I can't sit on the sidelines doing nothing about climate change anymore.  It is no longer a question of whether my grandchildren will be able to appreciate the trees and flowers I love so much and which are so vital to our psychological health.  The natural world my children, my parents, and I inhabit is in serious danger and as Florida residents we know how real this danger is every time hurricane season begins.  My newly discovered calling is being threatened and it has taken my whole life to find.  I cannot let this happen without taking action, despite being a lifelong pacifist like Ferdinand.  When Betsey Downing, a fellow yoga teacher and mentor, suggested I join her at the Climate Reality Project training, I did not think twice.

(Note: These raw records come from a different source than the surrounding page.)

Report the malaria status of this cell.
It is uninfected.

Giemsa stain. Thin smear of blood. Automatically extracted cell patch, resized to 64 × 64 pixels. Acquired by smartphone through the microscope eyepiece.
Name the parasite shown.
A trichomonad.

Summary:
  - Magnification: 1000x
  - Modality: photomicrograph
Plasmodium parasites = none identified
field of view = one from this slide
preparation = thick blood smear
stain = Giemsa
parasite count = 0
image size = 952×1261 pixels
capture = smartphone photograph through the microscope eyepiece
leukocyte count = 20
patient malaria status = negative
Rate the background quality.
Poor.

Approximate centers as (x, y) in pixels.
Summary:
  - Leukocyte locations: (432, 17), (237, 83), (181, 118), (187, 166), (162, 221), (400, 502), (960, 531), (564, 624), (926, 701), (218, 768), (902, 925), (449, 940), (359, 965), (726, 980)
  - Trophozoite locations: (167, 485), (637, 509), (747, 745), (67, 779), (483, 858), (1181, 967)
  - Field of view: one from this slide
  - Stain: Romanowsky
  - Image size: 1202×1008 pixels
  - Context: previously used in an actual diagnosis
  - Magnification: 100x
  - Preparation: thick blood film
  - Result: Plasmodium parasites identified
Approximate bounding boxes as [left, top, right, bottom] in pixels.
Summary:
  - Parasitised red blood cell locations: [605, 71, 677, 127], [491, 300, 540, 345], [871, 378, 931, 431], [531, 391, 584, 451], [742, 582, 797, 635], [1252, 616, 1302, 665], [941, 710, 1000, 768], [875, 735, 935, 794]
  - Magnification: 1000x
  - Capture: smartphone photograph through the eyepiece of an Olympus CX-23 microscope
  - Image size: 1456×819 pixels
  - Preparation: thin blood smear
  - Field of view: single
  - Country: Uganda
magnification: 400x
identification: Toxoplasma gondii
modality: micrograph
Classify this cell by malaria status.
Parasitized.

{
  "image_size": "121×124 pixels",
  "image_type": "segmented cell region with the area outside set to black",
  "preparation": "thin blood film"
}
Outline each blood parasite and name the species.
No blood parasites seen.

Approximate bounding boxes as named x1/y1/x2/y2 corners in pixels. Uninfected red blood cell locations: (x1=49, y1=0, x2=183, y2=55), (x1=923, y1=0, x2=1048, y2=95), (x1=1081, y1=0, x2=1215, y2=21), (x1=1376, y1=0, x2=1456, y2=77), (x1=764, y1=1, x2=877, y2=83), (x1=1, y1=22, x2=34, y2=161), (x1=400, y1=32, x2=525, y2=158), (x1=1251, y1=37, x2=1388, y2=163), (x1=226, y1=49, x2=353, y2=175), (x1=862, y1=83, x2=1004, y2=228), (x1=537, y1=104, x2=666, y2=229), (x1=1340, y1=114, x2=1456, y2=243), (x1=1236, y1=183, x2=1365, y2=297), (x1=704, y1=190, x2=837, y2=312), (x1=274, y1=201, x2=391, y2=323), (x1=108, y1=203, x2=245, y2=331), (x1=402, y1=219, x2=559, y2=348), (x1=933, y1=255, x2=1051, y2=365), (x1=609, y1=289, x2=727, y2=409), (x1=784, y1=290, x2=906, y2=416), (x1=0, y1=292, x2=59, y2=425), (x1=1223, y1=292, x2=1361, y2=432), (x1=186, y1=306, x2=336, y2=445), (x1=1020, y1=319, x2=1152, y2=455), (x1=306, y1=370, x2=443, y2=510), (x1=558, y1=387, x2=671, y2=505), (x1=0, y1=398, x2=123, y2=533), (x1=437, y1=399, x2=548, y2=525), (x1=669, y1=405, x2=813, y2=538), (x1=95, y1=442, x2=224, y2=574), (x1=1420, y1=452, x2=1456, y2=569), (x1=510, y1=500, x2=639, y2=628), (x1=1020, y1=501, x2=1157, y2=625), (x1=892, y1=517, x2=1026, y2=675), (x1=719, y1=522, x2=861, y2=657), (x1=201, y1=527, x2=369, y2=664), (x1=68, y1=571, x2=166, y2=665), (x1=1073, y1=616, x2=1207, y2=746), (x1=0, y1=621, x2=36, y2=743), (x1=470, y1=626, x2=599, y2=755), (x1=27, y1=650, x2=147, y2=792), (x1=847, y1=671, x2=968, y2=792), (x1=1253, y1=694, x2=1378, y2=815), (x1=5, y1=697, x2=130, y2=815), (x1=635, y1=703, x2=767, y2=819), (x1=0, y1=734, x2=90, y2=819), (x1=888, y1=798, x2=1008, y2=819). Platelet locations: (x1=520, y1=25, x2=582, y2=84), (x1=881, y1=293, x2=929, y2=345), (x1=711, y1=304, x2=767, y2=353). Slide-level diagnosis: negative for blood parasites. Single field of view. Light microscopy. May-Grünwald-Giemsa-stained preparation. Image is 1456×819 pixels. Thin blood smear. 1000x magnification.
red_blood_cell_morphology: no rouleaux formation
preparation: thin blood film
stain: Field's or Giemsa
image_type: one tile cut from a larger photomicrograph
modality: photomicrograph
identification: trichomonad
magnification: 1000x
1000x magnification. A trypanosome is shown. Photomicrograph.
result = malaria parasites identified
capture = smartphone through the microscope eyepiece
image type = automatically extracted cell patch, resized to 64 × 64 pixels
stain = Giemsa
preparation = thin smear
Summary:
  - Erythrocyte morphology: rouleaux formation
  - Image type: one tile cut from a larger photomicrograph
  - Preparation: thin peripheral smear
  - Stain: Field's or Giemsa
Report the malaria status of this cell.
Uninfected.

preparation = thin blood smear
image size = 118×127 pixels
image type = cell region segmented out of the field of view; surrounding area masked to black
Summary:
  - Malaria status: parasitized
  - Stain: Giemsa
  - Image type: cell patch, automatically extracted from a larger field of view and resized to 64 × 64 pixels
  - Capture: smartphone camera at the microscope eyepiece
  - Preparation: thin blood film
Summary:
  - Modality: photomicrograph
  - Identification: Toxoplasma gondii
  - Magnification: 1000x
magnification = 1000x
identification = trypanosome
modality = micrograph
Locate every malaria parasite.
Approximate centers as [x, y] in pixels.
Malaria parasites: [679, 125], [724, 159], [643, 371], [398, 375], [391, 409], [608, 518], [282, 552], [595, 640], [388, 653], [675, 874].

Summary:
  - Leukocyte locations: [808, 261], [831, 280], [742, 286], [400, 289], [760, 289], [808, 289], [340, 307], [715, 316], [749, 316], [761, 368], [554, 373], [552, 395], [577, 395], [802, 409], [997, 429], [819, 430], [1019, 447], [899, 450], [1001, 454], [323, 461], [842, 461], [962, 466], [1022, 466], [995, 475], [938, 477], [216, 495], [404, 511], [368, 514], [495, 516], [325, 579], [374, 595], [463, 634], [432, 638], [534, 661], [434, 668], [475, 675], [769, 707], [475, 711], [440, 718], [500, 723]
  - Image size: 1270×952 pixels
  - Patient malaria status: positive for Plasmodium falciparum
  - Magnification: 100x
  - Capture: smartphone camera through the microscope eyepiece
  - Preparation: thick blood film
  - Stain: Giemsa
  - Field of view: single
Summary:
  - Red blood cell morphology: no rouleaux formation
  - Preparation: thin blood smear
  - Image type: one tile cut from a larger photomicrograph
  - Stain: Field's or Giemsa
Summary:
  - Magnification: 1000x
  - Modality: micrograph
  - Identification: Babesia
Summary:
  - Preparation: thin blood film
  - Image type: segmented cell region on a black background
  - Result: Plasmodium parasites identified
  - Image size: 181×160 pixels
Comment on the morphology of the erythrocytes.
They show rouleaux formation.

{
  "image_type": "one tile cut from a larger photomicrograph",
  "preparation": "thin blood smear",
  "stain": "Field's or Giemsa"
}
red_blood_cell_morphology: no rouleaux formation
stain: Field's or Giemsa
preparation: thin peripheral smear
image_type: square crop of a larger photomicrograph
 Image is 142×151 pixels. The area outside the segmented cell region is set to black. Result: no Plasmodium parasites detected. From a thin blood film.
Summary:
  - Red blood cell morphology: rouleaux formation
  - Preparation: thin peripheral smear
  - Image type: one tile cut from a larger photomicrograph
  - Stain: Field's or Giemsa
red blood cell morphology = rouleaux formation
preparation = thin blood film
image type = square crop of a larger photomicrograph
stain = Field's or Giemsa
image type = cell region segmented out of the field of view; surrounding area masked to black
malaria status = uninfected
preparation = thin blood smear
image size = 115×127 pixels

As I move forward along my path in life, I will strive to always be mindful of ways to help save the planet.  It is important to me that my conversations about climate change be heartfelt and respectful.  My hope is to engage everyone I come in contact with in a non-divisive manner, so we can work together to save this beautiful earth, the only home we have.  I know this is what Ferdinand would do if he thought his favorite tree and flowers were in danger and he was going to lose his special place in nature.